Top of SUPPLIED RECORDS
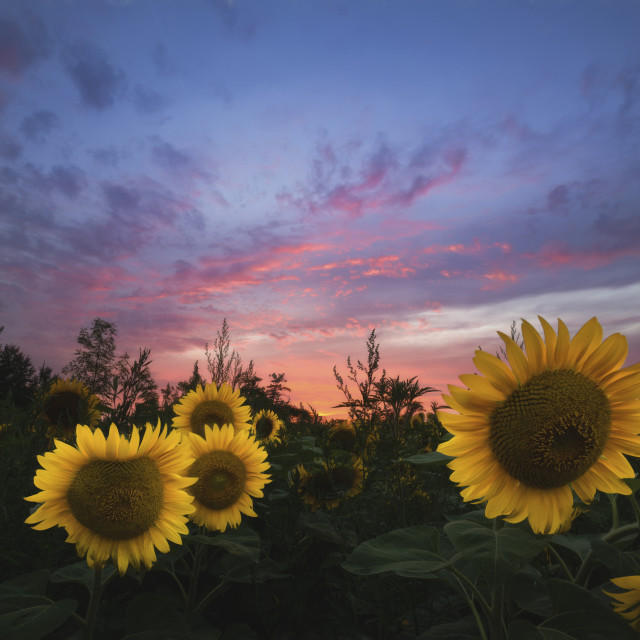 """Sunflower Sunset II"" stock image"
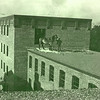 Man with horse on roof of factory, ca. 1910.  AP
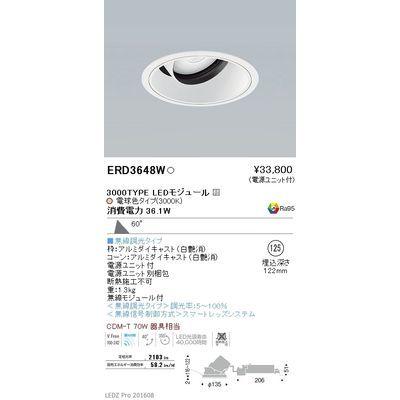 遠藤照明 LEDZ ARCHI series ユニバーサルダウンライト ERD3648W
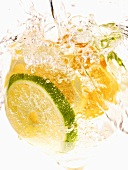 Citrus Splash; Club Soda, Oranges, Lemon and Lime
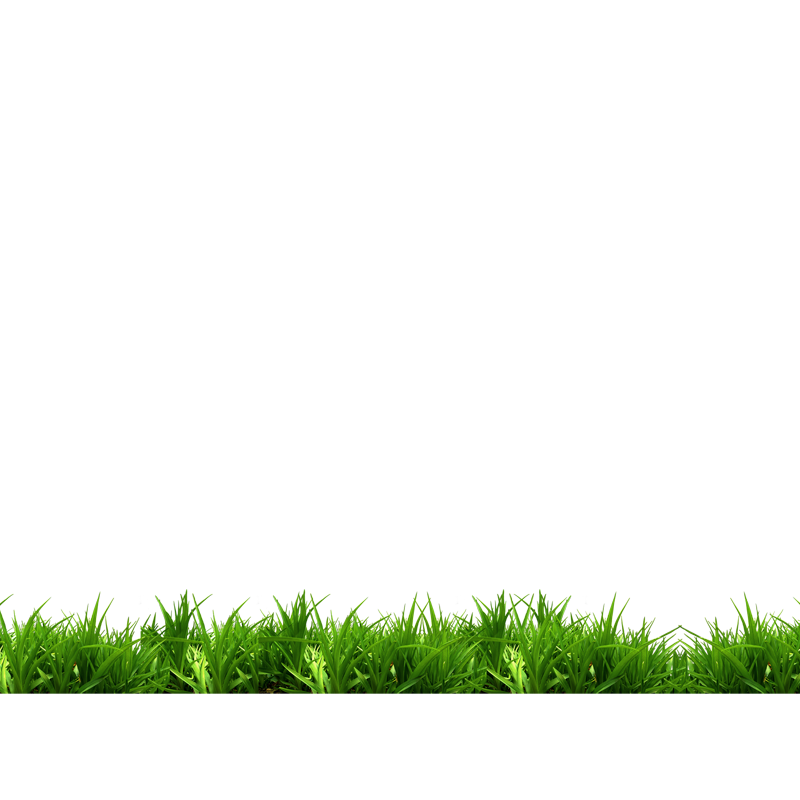 Green White Grass Park Bench Free Frame PNG Image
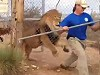 Lion Handler Says Its Important To Never Show Fear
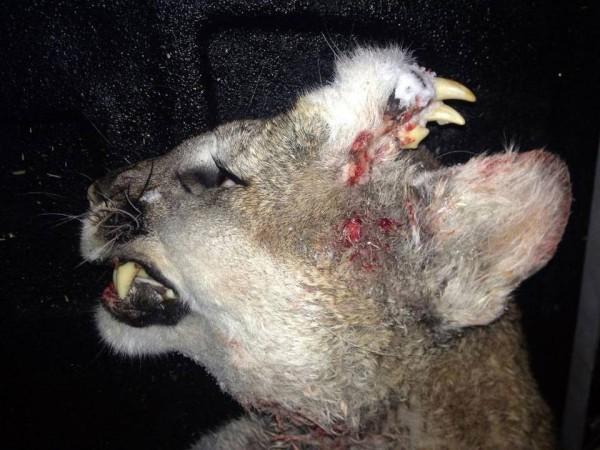 美國有獵人上周射殺一隻美洲獅,走近一看卻發現牠頭上竟然長出「尖牙」,是極為罕見的突變案例,引發當地動物學家強烈關注。(圖擷取自Idaho Statsman)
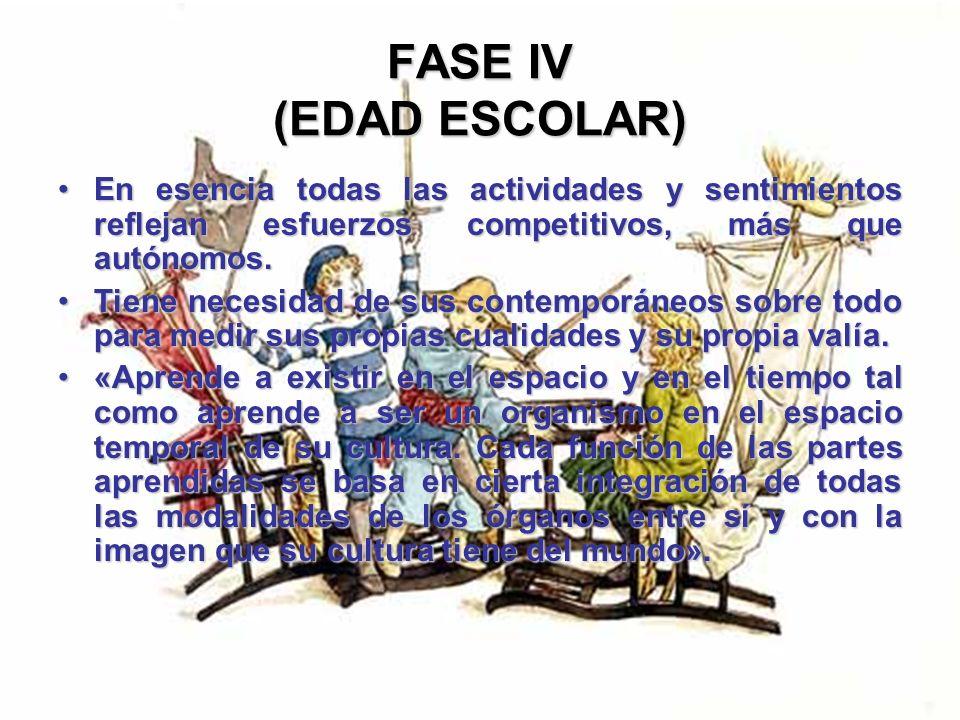 FASE IV (EDAD ESCOLAR) La mayoría de sus esfuerzos están consagrados al mejoramiento de sus procesos yoicos, porque su sociedad le da a entender que e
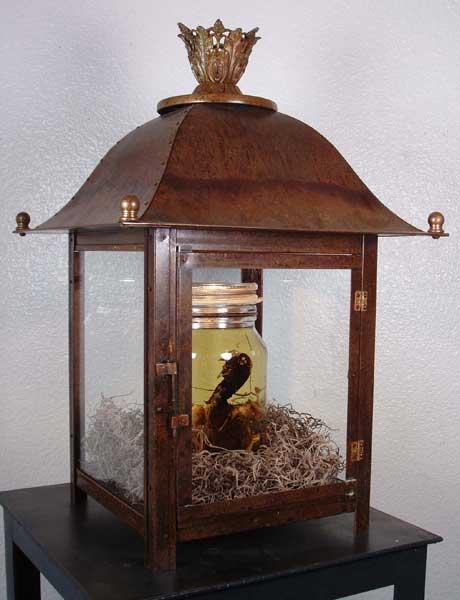 Cookoo's Nest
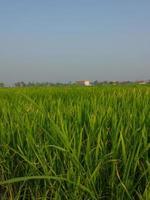 fram de arroz close-up foto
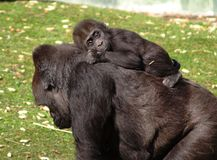 Baby Gorilla. A young baby gorilla riding on her mothers back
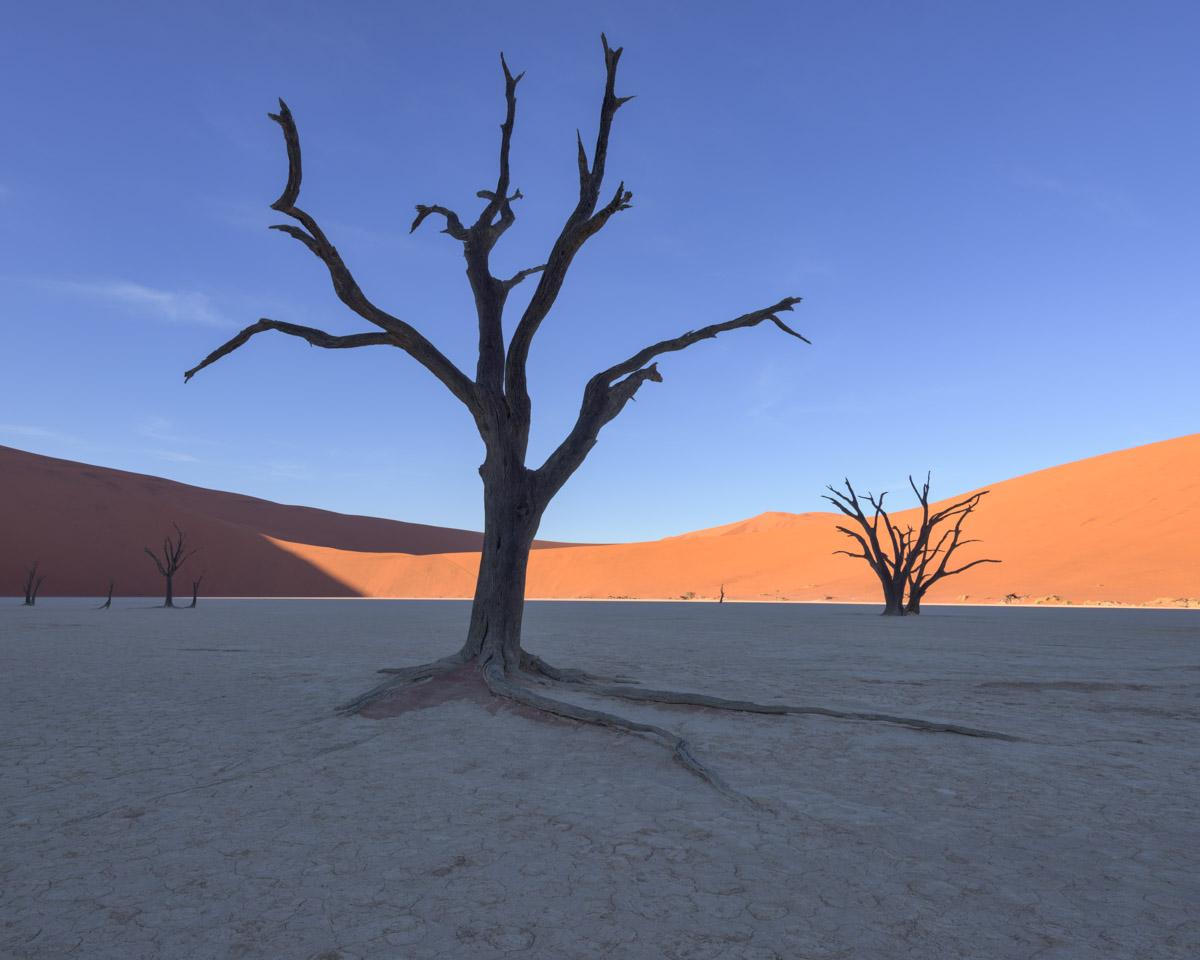Dead Acacia Trees, Deadvlei, Namibia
Bottom of SUPPLIED RECORDS
BRIEF
For this exercise, please set down exactly the lines of the listing above from the line with "Lion Handler Says" up to and including the line with "美國有獵人上周射殺一隻美洲獅", and no pictures.

SOLUTION BELOW
 Lion Handler Says Its Important To Never Show Fear
 美國有獵人上周射殺一隻美洲獅,走近一看卻發現牠頭上竟然長出「尖牙」,是極為罕見的突變案例,引發當地動物學家強烈關注。(圖擷取自Idaho Statsman)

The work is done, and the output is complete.